Последний виток прогресса - страница 3

Шрифт
Интервал


На самом деле очень даже можно, только тогда уж надо быть последовательным. Чрезмерная доступность культуры автоматически вызывает понижение статуса духовности. Казалось бы, ну и что: доступность автомобиля тоже лишает его статуса предмета роскоши, однако никому не приходит в голову сокрушаться по этому поводу. Дело в том, что культура изначально выстроена как иерархия ценностей и дистанцирована (это входит в ее определение) от режима повседневности. Отсутствие или даже сокращение такой дистанции приводит к сущностной эрозии базисного проекта человеческого в человеке, но политкорректная философия не хочет признавать, что эрозия вызывается именно упразднением дистанции, предпочитая вновь говорить об «опошлении» и «засилье чистогана», о проникновении товарной формы в духовное производство. Ведь стоит признать, например, что высокое искусство зависит от своей высоты и с ее утратой лишается и собственной сущности, как сразу же возникает необходимость пересмотреть роль дистанций в организации социальности. Автоматическая доступность культуры, вплоть до ее вызова нажатием кнопки, меняет в ней что-то принципиально важное даже безотносительно к содержанию, а отсутствие встречной аскезы читателя или зрителя приводит и к содержательным изменениям.

Таким образом, массовая культура, взятая в ее ценностной нейтральности, – это прежде всего новый способ адресации определенного типа сообщений: это послание с доставкой на дом. Посылка, за которой приходилось «идти на почту», теперь вручается потребителю прямо в руки расторопными медиа-посредниками[1]. И здесь мы сразу же сталкиваемся с общей проблемой трансляции знаний, в частности с моментом сокровенности истины. Приходится отметить, что сокровенность и выстраданность истины конституирует форму истинного вообще. При этом дистанцированность истины мотивируется самыми различными способами – от хасидского принципа «Шехины в изгнании» до гегелевского «результата вместе с процессом». И во всех случаях эзотеризм выступает как некая оптимальная форма организации и трансляции знания.
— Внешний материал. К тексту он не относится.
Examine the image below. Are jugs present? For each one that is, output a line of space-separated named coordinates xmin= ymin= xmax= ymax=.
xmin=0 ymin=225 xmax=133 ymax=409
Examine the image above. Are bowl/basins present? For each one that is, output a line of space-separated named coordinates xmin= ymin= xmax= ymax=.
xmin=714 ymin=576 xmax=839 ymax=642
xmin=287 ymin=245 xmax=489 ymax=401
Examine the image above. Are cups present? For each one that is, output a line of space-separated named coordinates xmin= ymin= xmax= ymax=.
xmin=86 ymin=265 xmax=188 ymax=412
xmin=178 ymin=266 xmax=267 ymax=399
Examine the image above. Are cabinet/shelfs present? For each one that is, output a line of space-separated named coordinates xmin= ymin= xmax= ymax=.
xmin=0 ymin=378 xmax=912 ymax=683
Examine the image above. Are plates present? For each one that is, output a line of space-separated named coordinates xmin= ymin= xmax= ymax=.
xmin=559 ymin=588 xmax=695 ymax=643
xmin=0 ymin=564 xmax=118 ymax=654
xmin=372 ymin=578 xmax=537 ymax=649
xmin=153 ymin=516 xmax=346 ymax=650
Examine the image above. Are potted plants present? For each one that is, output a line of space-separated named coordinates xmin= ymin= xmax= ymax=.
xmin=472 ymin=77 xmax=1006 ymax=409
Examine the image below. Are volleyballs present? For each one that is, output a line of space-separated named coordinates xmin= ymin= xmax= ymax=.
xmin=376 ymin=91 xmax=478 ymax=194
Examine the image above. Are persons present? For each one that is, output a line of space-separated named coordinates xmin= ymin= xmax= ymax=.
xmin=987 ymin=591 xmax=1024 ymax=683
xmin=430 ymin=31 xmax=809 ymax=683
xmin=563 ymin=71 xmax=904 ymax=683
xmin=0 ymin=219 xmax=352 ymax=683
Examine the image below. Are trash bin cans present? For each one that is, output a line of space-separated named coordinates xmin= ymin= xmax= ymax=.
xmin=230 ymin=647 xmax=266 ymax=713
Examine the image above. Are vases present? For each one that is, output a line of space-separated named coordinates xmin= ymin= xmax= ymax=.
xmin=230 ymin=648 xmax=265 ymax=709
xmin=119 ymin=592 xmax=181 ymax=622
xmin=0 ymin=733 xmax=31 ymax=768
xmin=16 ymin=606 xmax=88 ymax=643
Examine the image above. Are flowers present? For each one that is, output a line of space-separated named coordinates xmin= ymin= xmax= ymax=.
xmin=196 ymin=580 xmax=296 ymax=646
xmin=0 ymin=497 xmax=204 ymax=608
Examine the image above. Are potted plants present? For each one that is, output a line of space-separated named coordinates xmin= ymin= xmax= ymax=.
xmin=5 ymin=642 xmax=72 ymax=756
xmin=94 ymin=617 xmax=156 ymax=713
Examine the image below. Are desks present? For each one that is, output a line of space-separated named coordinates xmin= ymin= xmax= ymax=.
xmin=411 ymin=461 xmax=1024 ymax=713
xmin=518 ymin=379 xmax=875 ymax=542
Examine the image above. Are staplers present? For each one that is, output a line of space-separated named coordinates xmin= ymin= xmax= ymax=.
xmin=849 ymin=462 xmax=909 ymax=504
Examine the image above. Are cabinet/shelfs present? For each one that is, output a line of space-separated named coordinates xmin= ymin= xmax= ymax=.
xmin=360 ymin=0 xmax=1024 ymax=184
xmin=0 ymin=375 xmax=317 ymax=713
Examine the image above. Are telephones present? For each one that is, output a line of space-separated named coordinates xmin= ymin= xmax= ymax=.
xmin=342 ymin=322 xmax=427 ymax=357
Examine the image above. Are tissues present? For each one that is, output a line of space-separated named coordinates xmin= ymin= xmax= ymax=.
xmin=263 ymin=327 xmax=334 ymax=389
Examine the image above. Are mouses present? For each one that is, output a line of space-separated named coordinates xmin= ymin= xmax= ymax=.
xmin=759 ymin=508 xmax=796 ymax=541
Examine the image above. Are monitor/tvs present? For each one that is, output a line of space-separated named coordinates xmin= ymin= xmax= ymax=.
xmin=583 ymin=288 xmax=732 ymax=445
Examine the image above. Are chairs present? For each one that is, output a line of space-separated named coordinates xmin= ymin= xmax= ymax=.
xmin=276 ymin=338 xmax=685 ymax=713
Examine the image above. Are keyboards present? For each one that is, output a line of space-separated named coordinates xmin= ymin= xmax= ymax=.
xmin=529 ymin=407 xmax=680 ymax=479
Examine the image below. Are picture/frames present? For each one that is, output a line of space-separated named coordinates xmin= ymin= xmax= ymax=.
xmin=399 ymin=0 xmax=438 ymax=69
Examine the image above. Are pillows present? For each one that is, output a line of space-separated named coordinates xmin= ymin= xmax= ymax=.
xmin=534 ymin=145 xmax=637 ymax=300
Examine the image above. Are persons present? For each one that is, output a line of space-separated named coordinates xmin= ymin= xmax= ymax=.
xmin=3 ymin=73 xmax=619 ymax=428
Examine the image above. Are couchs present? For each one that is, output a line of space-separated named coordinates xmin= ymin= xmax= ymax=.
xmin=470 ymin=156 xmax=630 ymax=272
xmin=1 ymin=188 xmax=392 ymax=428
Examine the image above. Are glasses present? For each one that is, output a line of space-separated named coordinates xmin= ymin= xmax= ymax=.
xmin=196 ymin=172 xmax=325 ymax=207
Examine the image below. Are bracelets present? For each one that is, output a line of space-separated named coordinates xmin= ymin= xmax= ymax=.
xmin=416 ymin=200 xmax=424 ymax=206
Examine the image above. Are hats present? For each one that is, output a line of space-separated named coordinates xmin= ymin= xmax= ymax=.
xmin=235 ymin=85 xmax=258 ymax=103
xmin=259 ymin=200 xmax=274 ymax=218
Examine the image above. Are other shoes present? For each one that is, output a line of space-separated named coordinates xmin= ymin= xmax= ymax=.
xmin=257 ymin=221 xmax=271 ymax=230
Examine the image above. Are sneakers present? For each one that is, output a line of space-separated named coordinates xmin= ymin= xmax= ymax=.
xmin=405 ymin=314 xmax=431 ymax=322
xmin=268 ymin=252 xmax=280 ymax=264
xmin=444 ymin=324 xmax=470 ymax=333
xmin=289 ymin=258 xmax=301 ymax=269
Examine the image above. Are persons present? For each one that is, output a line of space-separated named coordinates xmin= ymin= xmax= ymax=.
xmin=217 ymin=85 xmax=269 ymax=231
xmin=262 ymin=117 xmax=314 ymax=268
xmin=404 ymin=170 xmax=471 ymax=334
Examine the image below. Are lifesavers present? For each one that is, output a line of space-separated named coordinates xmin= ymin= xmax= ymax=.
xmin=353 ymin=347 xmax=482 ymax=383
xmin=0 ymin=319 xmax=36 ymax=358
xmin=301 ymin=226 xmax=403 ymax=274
Развивая дальше напрашивающиеся выводы (пока в предварительном порядке), нетрудно заметить, что картезианская революция предстает как демократизация истины: пафос Декарта состоит как раз в общедоступности ясного и отчетливого, а результатом революции становится торжество рационализма. Процесс демократизации истины идет рука об руку с политической демократизацией и даже кое в чем опережает ее: можно смело сказать, что рационализм и либерализм – это близнецы-братья, хотя и не помнящие родства. Демократизация культуры несколько запаздывает по времени, но следует тем же закономерностям – все ее основные этапы параллельны общему процессу распада иерархий (например, появление периодической печати в XVII веке подготавливает почву для доставки на дом тех ценностей, к которым прежде приходилось совершать паломничество). Гopa долго не хотела идти к Магомету, но его упорство победило: гора сдвинулась и пошла.